With the increasing deepening of global integration and financial liberalization, the relations among countries, regions and cities are also becoming increasingly closer. The economic crisis or emergency of any economic entity may lead to “domino” effects, affecting neighborhood or economic entities with close trade relations, then resulting in cross-market risk contagion or flight effect, which leads to market fluctuation or influence on the global economy.
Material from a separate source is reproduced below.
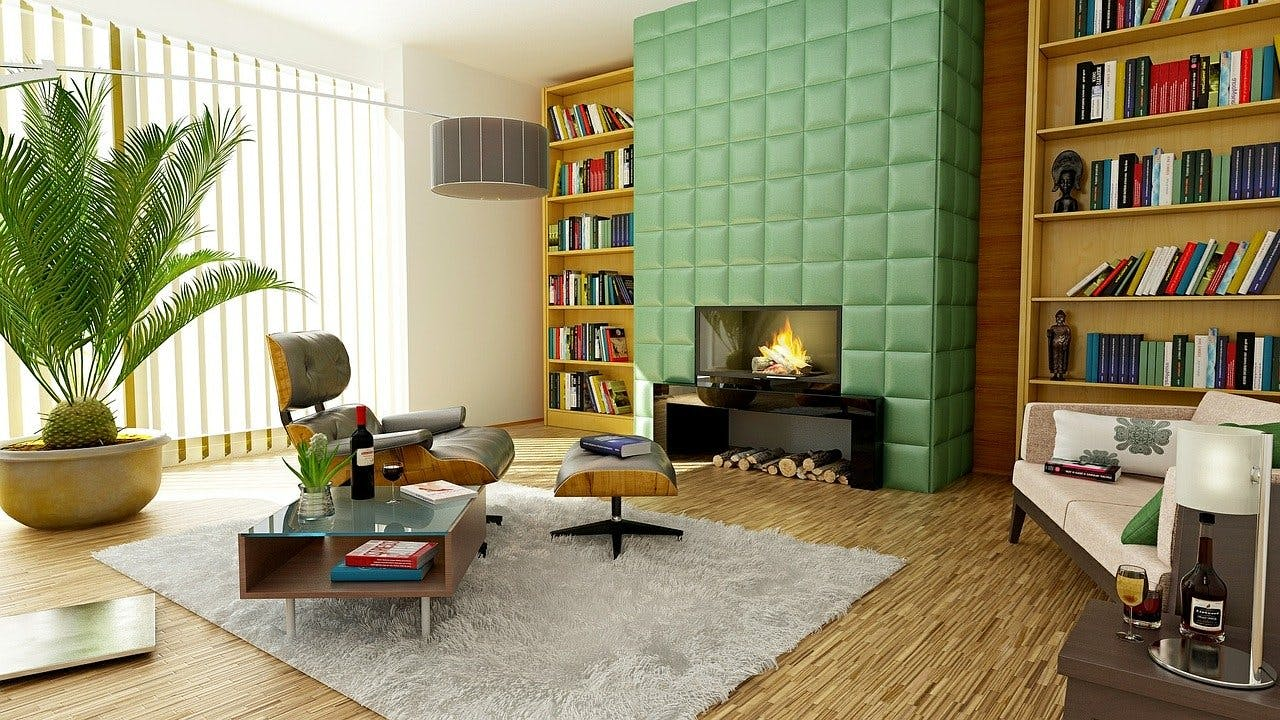 Mondän eingerichtetes Zimmer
Especially since the 1980s, global financial crises have erupted unceasingly, such as the debt crisis in Latin America in the 1980s, the financial crisis in Mexico in 1994, the “9/11” event in the United States in 2001, the financial crisis in Argentina in 2002, the American subprime mortgage crisis during 2007–2009 and the European sovereign debt crisis during 2010–2012, all of which caused major fluctuations in global financial markets. Therefore, the study on cross-market effects in financial markets has increasingly practical significance; this also plays a guiding role for investors and policy makers, garnering the focus of numerous scholars. The year 2016 can be described as a year of global “black swan events”. First, Britain conducted public voting regarding breaking away from the EU on June 23, ending with approval. As the first black swan event, this led to significant impacts on the European financial markets and the global financial markets; the stocks of various main economic entities declined in a short period, and the pound and the Euro devaluated, while the U.S. dollar and the Japanese yen appreciated. Trump was selected as the 45th president of the US after a political campaign against Hillary Clinton on November 8; as the second black swan event in that year, it has led to influences on political patterns as well as global economy and diplomacy, and the economic policy advocated by Trump will have great significance on the global economy. Then, Italy conducted public voting for a constitutional amendment on December 4, which failed the next day due to the majority of votes against it. In addition, the prime minister of Italy announced his resignation on the same day; this was the third black swan event of 2016. The euro experienced a sharp decline after the publishing of the result. There may be huge trouble for the stability of the Euro financial system, and Italy is considered to exhibit the trend of breaking away from the EU.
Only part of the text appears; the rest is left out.